La justice humaine a des jugements si peu sûrs qu’il serait malheureux que la justice divine lui ressemble. Il y a des coupables qui ne semblent pas l’être, et des innocents que l’on estime coupables. Ne cherchons pas à savoir pourquoi. Ce serait trop d’accusation pour l’homme injuste et rempli de haine envers son semblable ! Il y a des coupables qui le sont réellement, mais qui ont été portés au crime par des forces puissantes qui excusent en partie leur faute. Vous, par conséquent, qui êtes préposés aux galères, faites preuve d’humanité. Au-dessus de la justice humaine, il y a la justice divine qui est bien plus élevée : celle du vrai Dieu, de celui qui a créé le roi et l’esclave, le rocher et le grain de sable. Il vous regarde : vous les rameurs, et vous qui êtes préposés à la chiourme, et malheur à vous si vous êtes cruels sans raison.
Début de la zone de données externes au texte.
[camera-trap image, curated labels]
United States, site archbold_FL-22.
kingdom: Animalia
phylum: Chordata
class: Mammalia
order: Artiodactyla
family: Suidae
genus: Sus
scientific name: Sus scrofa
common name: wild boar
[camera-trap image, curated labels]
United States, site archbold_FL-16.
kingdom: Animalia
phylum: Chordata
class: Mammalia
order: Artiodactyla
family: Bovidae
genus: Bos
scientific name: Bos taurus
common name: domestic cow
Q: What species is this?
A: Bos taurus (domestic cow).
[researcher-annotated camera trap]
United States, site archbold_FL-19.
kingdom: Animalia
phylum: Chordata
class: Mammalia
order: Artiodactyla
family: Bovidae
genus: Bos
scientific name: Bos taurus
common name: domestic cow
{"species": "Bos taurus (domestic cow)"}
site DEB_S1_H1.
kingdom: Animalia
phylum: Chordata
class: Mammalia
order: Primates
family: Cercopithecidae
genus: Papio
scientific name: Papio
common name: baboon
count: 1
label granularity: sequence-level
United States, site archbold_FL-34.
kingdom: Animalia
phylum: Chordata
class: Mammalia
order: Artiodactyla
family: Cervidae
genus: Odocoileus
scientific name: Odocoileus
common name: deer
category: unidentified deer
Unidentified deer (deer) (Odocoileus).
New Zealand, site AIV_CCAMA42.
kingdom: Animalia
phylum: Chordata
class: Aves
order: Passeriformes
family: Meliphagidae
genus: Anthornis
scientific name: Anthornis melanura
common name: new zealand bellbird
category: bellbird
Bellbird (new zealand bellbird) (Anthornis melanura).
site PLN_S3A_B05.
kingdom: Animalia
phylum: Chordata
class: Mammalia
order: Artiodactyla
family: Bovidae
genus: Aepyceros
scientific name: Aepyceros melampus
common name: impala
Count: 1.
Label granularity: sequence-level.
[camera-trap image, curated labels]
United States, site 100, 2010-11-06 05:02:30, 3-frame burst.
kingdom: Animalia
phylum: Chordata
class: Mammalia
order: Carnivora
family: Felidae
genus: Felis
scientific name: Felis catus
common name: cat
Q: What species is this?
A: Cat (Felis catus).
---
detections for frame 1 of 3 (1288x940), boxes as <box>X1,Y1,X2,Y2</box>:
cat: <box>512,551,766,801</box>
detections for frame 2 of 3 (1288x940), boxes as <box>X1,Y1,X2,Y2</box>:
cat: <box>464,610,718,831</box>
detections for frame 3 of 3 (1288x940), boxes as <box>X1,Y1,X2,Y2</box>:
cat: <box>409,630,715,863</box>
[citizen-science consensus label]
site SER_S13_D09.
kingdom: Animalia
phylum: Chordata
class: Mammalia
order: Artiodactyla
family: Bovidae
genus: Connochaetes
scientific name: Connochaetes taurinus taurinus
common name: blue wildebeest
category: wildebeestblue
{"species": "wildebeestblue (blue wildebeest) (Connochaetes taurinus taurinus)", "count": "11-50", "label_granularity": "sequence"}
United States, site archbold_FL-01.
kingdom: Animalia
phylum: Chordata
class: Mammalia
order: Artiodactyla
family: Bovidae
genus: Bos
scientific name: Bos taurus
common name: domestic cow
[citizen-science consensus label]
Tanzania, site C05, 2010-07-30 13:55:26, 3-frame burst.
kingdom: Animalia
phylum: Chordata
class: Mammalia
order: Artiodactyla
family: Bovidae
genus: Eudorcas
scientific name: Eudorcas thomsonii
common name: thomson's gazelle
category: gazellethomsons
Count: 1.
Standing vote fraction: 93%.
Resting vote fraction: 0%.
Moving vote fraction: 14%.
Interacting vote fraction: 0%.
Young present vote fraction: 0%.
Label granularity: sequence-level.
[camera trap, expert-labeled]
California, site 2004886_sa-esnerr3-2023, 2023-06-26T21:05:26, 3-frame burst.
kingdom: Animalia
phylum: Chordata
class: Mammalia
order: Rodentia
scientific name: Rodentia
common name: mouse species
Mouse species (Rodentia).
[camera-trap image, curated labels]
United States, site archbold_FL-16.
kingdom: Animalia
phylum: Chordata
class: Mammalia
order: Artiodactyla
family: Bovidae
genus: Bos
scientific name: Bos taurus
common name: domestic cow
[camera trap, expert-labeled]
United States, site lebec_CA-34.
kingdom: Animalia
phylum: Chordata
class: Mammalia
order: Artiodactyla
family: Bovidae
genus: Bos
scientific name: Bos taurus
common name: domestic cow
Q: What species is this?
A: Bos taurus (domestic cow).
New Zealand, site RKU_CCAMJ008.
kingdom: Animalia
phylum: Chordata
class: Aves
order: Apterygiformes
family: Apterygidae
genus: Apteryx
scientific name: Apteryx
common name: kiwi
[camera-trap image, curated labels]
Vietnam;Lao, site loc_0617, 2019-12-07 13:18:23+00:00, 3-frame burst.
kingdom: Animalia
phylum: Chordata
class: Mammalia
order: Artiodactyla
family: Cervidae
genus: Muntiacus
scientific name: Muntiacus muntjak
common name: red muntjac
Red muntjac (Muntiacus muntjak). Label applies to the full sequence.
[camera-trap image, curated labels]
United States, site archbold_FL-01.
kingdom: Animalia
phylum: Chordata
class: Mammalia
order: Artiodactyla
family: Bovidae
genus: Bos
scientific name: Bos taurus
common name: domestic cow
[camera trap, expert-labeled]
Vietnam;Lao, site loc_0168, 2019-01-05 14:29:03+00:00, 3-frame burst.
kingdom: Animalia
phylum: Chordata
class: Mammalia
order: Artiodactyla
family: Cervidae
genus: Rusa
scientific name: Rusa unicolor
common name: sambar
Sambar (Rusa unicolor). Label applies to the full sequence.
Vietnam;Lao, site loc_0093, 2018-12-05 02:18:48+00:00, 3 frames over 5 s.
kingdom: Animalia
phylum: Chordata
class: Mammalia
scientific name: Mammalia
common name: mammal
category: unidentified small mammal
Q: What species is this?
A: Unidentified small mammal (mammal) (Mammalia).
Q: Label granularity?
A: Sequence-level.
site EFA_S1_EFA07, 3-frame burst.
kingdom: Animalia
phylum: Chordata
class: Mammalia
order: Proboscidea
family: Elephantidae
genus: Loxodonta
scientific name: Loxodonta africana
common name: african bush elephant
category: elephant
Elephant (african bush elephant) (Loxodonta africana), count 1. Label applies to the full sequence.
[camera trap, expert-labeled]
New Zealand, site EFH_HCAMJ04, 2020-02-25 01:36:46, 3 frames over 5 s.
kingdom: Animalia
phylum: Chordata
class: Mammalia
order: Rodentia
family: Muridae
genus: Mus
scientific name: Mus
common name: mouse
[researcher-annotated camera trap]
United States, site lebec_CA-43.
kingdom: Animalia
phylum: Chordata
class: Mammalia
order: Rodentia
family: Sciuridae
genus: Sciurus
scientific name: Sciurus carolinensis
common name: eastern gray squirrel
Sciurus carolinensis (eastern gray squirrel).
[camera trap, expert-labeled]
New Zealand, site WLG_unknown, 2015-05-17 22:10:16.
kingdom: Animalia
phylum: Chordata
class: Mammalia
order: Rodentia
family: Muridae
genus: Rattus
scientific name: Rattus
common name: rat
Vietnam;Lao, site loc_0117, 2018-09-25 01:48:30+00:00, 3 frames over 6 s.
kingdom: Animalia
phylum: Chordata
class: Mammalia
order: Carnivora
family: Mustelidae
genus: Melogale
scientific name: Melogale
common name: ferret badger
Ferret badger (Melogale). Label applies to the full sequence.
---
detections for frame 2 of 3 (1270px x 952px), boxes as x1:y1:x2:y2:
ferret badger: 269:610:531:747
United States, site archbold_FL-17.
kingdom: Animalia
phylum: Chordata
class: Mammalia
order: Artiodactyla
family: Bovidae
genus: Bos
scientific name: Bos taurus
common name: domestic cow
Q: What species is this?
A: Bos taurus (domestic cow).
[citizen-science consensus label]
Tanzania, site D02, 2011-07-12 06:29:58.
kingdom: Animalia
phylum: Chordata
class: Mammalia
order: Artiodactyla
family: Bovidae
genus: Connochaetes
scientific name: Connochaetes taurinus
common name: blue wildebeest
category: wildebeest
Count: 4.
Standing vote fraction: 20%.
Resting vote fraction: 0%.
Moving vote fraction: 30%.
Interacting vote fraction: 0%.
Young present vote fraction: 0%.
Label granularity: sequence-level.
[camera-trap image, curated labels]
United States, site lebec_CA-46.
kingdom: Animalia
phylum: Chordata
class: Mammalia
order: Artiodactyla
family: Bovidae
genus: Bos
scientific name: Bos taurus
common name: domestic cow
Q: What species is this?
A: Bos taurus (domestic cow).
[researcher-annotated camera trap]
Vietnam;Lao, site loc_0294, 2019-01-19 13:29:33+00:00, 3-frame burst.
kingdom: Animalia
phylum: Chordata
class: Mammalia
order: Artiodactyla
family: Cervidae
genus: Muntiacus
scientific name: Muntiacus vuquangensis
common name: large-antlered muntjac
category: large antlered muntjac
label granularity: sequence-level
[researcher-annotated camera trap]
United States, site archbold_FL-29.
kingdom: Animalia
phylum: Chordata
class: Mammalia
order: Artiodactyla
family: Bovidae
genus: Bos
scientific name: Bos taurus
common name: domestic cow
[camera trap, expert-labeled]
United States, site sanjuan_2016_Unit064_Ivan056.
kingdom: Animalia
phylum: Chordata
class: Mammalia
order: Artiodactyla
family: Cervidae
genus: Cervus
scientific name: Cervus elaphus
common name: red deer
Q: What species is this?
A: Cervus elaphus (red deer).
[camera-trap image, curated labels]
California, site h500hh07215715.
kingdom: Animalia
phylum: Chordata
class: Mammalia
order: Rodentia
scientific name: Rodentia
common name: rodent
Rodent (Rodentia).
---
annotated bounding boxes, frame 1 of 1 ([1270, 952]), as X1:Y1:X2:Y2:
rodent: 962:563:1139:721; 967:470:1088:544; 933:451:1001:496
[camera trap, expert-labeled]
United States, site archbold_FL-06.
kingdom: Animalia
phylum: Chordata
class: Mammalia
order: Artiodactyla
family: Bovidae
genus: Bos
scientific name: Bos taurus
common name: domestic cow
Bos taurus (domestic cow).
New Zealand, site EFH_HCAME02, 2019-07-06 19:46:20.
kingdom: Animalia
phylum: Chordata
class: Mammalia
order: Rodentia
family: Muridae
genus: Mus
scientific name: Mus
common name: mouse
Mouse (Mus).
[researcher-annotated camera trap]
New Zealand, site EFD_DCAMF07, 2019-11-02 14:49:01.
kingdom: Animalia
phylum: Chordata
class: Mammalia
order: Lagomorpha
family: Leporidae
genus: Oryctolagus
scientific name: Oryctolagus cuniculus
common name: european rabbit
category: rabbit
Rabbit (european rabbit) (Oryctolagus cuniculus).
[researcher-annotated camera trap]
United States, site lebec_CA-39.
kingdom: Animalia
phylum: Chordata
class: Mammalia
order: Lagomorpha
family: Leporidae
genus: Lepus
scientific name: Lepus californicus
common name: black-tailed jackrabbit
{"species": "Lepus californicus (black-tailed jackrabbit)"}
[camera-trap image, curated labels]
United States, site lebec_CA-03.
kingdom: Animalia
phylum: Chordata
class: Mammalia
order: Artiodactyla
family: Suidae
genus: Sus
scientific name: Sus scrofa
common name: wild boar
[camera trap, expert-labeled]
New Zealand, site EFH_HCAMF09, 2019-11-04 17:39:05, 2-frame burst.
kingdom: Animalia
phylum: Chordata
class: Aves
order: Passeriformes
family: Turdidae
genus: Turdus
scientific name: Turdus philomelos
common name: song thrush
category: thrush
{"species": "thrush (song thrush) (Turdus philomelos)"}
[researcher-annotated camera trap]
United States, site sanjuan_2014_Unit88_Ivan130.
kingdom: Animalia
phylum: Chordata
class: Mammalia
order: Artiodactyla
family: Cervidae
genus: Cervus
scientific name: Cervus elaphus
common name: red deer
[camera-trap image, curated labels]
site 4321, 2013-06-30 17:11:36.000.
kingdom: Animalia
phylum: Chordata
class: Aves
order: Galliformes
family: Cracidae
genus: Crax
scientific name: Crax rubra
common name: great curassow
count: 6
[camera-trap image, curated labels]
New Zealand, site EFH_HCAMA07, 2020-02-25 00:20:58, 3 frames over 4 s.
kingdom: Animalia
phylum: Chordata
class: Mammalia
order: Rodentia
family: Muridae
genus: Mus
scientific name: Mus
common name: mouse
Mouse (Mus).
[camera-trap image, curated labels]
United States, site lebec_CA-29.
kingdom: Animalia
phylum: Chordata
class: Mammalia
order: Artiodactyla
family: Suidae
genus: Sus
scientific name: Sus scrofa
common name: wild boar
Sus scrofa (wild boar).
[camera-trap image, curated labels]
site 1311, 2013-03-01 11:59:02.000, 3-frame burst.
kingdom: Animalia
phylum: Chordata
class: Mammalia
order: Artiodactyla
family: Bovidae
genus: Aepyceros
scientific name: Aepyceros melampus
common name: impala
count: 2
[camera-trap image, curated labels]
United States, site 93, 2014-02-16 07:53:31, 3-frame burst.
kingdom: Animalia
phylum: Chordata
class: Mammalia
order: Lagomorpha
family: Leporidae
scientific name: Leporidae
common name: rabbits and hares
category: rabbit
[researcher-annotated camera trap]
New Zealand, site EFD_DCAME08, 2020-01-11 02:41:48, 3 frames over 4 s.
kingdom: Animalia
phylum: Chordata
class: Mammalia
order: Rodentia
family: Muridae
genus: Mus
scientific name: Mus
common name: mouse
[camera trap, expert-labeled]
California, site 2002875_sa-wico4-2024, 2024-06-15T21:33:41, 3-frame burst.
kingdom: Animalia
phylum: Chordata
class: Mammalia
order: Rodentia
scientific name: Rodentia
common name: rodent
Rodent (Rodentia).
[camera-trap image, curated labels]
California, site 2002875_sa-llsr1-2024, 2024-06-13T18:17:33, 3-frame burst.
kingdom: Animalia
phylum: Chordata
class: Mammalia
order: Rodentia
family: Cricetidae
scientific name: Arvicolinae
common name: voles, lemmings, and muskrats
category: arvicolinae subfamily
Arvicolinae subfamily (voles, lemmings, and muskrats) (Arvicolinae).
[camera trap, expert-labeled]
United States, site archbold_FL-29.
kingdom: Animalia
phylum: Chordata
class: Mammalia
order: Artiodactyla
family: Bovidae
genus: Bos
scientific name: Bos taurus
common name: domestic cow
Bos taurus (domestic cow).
Moi, Jésus le Christ, le Messie du vrai Dieu, je l’assure : à votre mort, il vous attachera à une galère éternelle en confiant le fouet maculé de sang aux démons, et vous subirez les mêmes tortures et les mêmes coups que vous avez infligés. Car, s’il existe une loi humaine qui prévoit la punition du coupable, il faut dans la punition ne pas dépasser la mesure. Sachez vous en souvenir. Celui qui est puissant aujourd’hui peut être misérable demain. Dieu seul est éternel.